Posted 7/2/11

Here, S.A.N.E. stands for some, any, no and every. These four words join with with four other words – body, one, where and thing. There are 16 possible combinations (something, anywhere, nobody, everyone, etc). This lesson plan uses 16 images of book covers whose titles each contain one of those words. The images were obtained using Amazon.co.uk, a fantastic resource for any English teacher (click here for a video that explains all). The images are provided in the accompanying PDF slideshow which can be downloaded below.
  • Language level: Elementary (A1) +
  • Learner type: Teens; Adults
  • Time: 60 minutes
  • Activity: Grammar drill; Gap fill
  • Topic: Book titles
  • Language: Some, any, no, every as determiners
  • Materials: Slide show & worksheets
S.A.N.E. book titles: Lesson plan pdf [downloaded 3878 times] S.A.N.E. book titles: Slideshow pdf [downloaded 2843 times]

Lesson plan outline

  1. Tell students that you are going to give them 16 book titles. Give out copies of Worksheets 1 and 2 (included in the PDF download) and ask students to complete them by attempting to match the book titles with the descriptions. Offer help with any unknown words or language, or give out dictionaries.
  2. Once everyone has completed the worksheets, show the slideshow. The pictures of the books should reveal additional information about them – clues about genre and content, for example. This should allow your learners to correct their answers.
  3. Take back in all copies of the worksheets (this will prevent your learners from cheating during the next steps).
  4. Write the following on the board:
  5. Explain to your learners that all the words on the left can combine with all the words on the right. Elicit the 16 possible combinations and then use a pointer (or your hand) to conduct the following chant:
  6. Something, someone, somebody, somewhere
    Anything, anyone, anybody, anywhere
    No one, nothing, nobody, nowhere
    Everything, everyone, everybody, everywhere

  7. Ask if anyone can tell you which word pair is the odd one out in relation to:
    • Spelling (Answer: No one – it is the only pair written as two separate words)
    • Pronunciation (Answer: Nothing – the ‘o’ changes from /əʊ/ to /ʌ/)
  8. Give out copies of Worksheet 3 for your learners to complete (included in PDF download).
  9. Allow your students to compare their answers with each other before showing them the slideshow again to correct their work.
Posted 7/2/11

4 Responses to S.A.N.E. book titles

  1. Alessandra says:

    Hi JamieThis is really a well-done lesson.I really appreciate you can work at first just with titles and then with the true covers. In this way creativity and imagination could build a different idea about the same book in the pupils’ minds and this can offer an opportunity of productive discussions and sharing thoughts.

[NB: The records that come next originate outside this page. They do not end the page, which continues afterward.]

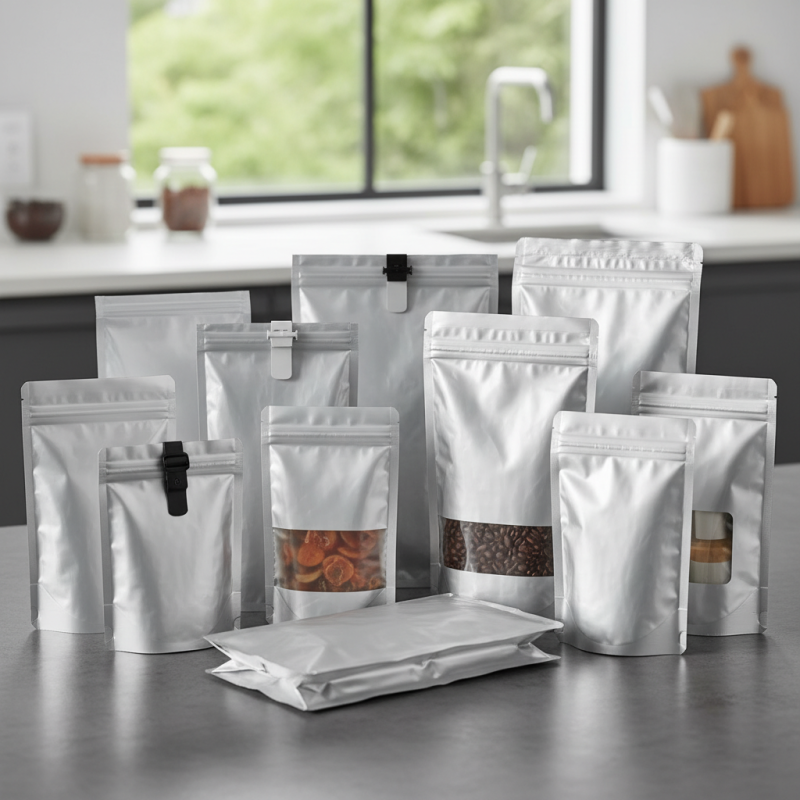 10 Best Aluminium Bags for Effective Storage and Travel Solutions?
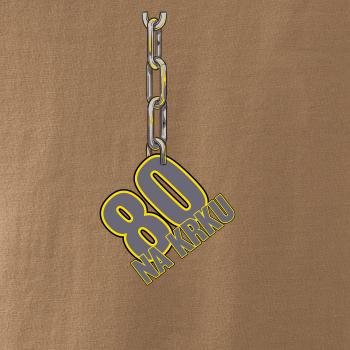 80 rokov na krku reťaz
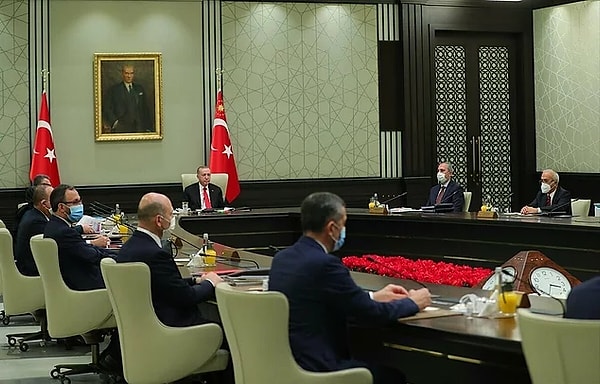 Cumhurbaşkanı Erdoğan'ın Açıklamları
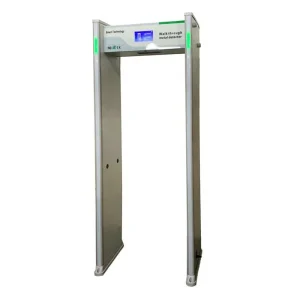 Pintu Detektor Logam 33 Zona TS-WD33Plus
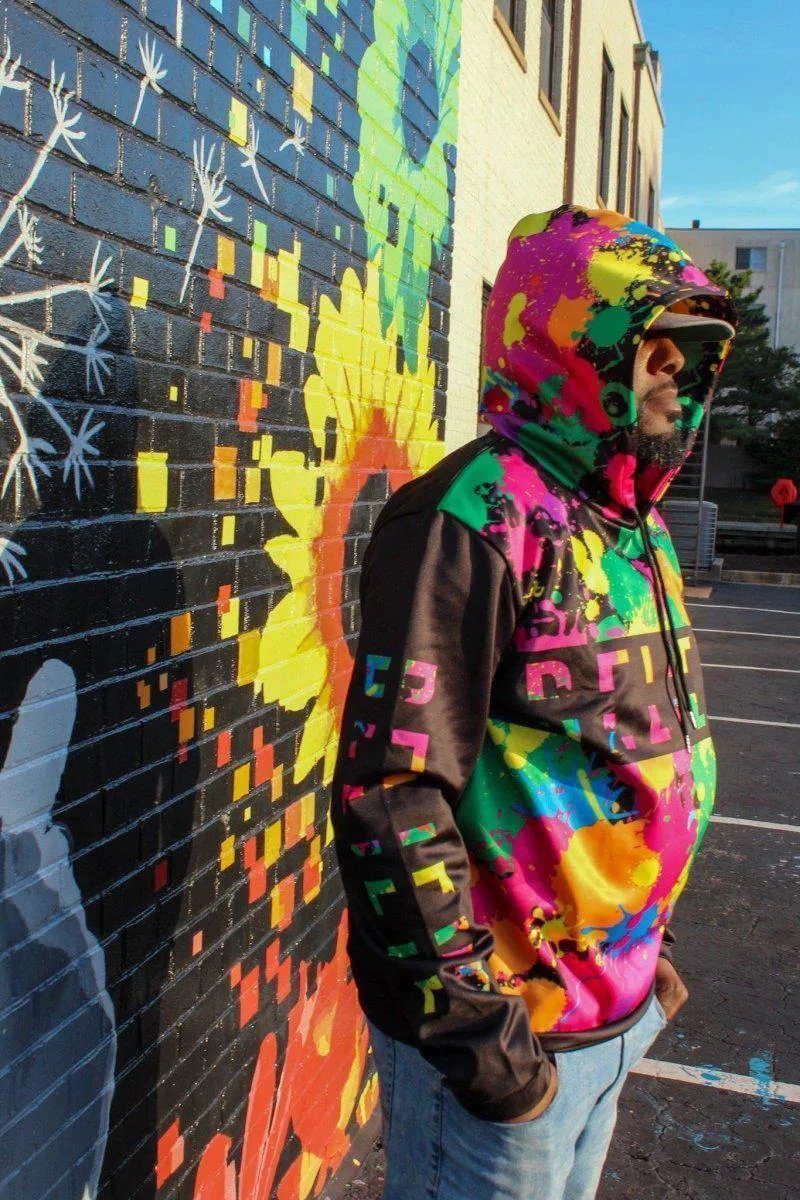 Believe Colorful Unisex Hoodie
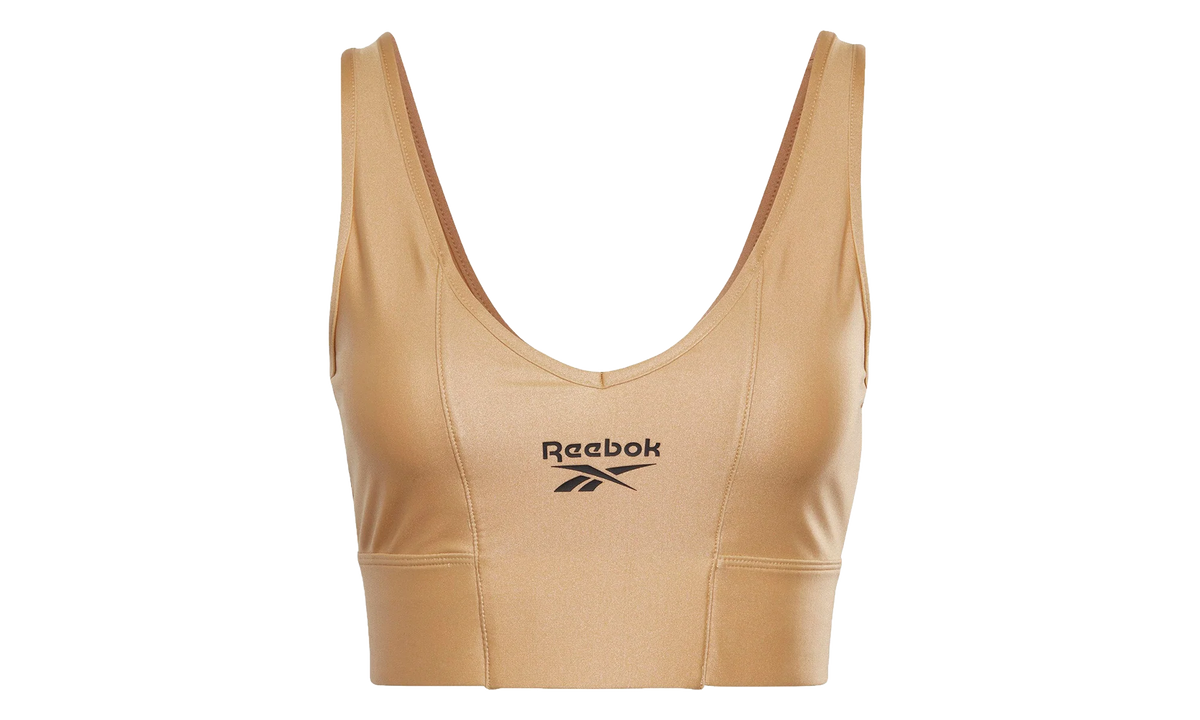 Wonder Woman Sports Bra WMNS "Gold" GK1576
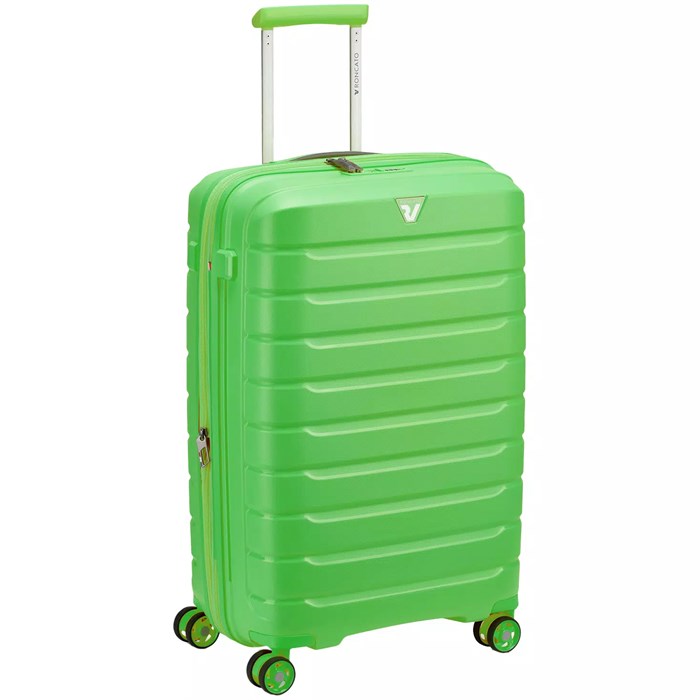 Чемодан Butterfly M, зеленый 16874.90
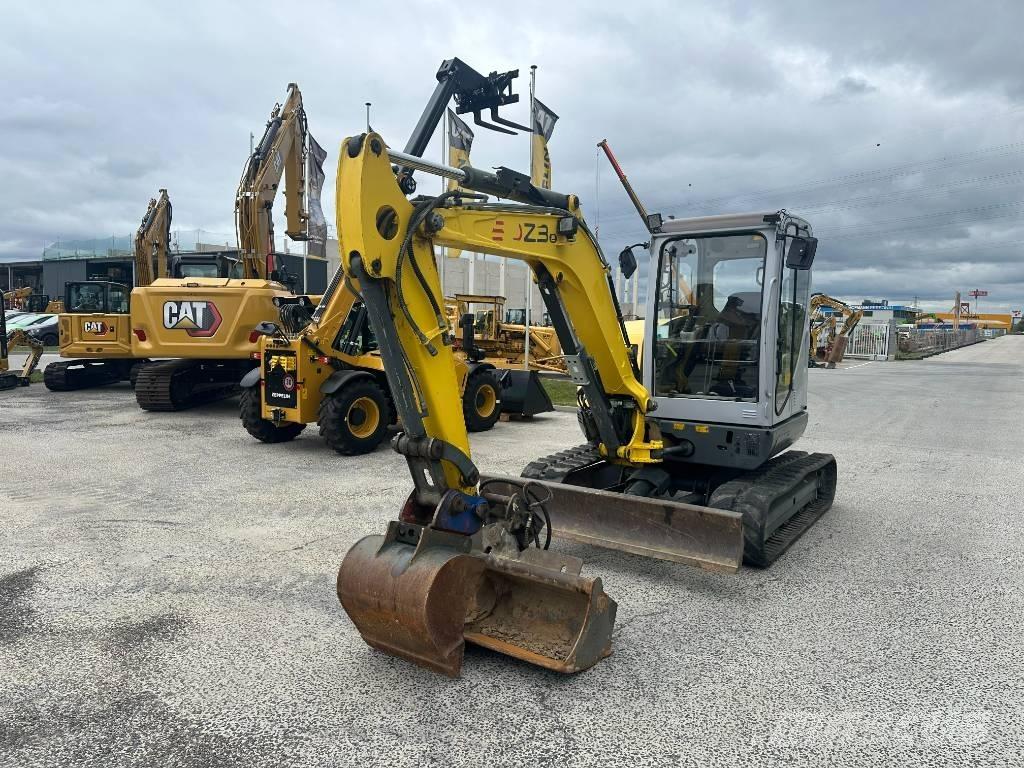 Wacker Neuson 50 Z3 Mini excavadoras < 7t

    I can suggest you to find an acronym for the other group of words (where,body,one,thing) and maybe mix up the sentences in the chant below:
    From:
    Something,someone, somebody, somewhere
    Anything, anyone, anybody, anywhere,
    No one, nothing, nobody, nowhere
    Everything, everyone, everybody, everywhere

    To:
    Everything, everyone, everybody, everywhere
    Something,someone, somebody, somewhere
    Anything, anyone, anybody, anywhere,
    No one, nothing, nobody, nowhere

    In this way it is catchier for our ears (so easier to remember) because the sentences have the same rhythm (1 and 2; 3 and 4).

    THANKS for your work!

  2. Jamie Keddie says:

    Thank you Alessandra
    I really appreciate your comment!
    Lovely idea to change around the order of the chant. I have tried to think of an acronym but without success. Any ideas?
    Jamie :-)

  3. Alessandra says:

    Hi Jamie!
    Actually I’ve just realized that the order I wrote is wrong; the correct order for me is
    a) Everything, everyone, everybody, everywhere
    b) Anything, anyone, anybody, anywhere,
    c) Something,someone, somebody, somewhere
    d) No one, nothing, nobody, nowhere

    In this way you can have:
    2 syllable in the rows a) and b) , using EVERY and ANY (e/very ; a/ny);
    1 syllable in the rows c) and d) , using SOME and NO.

    About the acronym, if you divide the words as you wrote on your point 4. (see above your “Less plan outline”), I was thinking could be nice BO.TH, from BOdy and THing, because it means “you should remember to take one word from the left side and one from the right side to get the final combination”.
    But I’m sorry, I have no idea how you could combine the other two words, WHere and ONe! :(
    Alessandra

  4. Jamie Keddie says:

    It’s a tough one! We’ll leave it at that and let teachers choose.
    Thanks again Alessandra. I appreciate your help.